Exemple de configuration:

evictionSoft:
    memory.available: 10G
evictionSoftGracePeriod:
    memory.available: 30s

Dès le dépassement du threshold défini pour le soft, l’eviction signal est envoyé et l’apparition de la condition se fait comme avec le hardEviction. Seulement, la grace period est appliquée (ici 30 secondes) avant la moindre éviction de pod. Une fois cette grace period dépassée, les pods vont être évincés, mais cette fois avec une TerminationGracePeriod de maximum la valeur evictionMaxPodGracePeriod, si défini. Ce qui veut dire que Kubernetes va donner du temps au pod de mourir proprement (couper ses connexions, fermer ses fichiers…). Si le pod définit également TerminationGracePeriod en plus de evictionMaxPodGracePeriod, la plus basse valeur des deux est retenue.

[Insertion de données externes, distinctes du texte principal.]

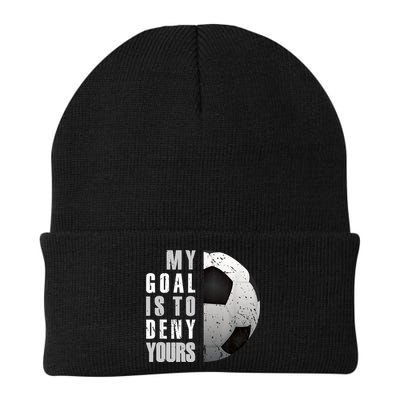 My Goal Is To Deny Yours Soccer Goalie Distressed Goalkeeper Beanie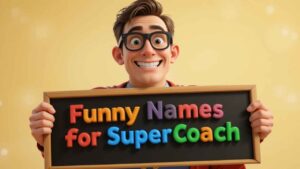 funny names for supercoach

Les concepts de Node Eviction Rate ainsi que l’evictionPressureTransitionPeriod sont appliqués, comme sous la hardEviction. Bien sûr, si pendant l’evictionSoftGracePeriod, le seuil hardEviction est franchi, alors les évictions de pod vont commencer immédiatement.

Et si l’éviction ne suffit pas ?

Il se peut que l’eviction soit trop lente à réagir ou que les pods se mettent à consommer trop de mémoire trop vite et qu’un node se retrouve à court de mémoire vive. Auquel cas il se passe comme sur n’importe quelle machine Linux, l’OOM est invoqué et va tuer des processus après avoir fait tout plein de calculs pour essayer de faire le meilleur choix. Kubernetes applique un score oom à tous ses pods par prévention, pour que les pods les plus critiques (selon leur field QoS, discuté dans un article à venir) soient préservés.

Si OOM il y a, le describe du node (kubectl describe node $HOSTNAME) indiquera comme event «System OOM Encountered». Ce message reviendra à tous les restart de la Kubelet, jusqu’au reboot de la machine, car ce process utilise un oomwatcher lisant /dev/kmsg.

Si la situation ne s’arrange pas, tout ce que vous pouvez faire dans ces cas-là, c’est jouer avec les curseurs jusqu’à trouver la bonne configuration, vous pouvez par exemple :

  • Définir des limites agressives de consommation mémoire aux pods les plus mal optimisés
  • Définir des seuils evictionHard et evictionSoft plus bas
  • Agrandir la différence entre evictionHard et evictionSoft, pour appliquer une teinte plus tôt
  • Augmenter la valeur du node-eviction-rate au niveau de controller-manager

Expérimentez sur un cluster de test et voyez ce qui vous sied le mieux. Vous pouvez utiliser le pod cité en haut de l’article pour mettre à mal la conso mémoire de votre cluster de test et observer ce qui se passe.

Une configuration pour les contrôler tous

Je ne saurai assez vous recommander d’appliquer ce genre de configuration

evictionHard:
    memory.available: 10%
evictionSoft:
    memory.available: 20%
evictionSoftGracePeriod:
    memory.available: 30s
evictionPressureTransitionPeriod: 5m
evictionMaxPodGracePeriod: 15

Tout va surtout dépendre du type d’applications que vous avez sur votre cluster. Si par exemple il s’agit d’applications Java très gourmandes en mémoire et assez imprévisible (oui, j’en ai beaucoup souffert), n’hésitez pas à relever ces seuils jusqu’à trouver le mix parfait. À l’inverse, si vous ne démarrez que des petits conteneurs à allure modérée, vous pouvez baisser ces seuils sensiblement pour profiter du maximum de RAM de vos machines worker.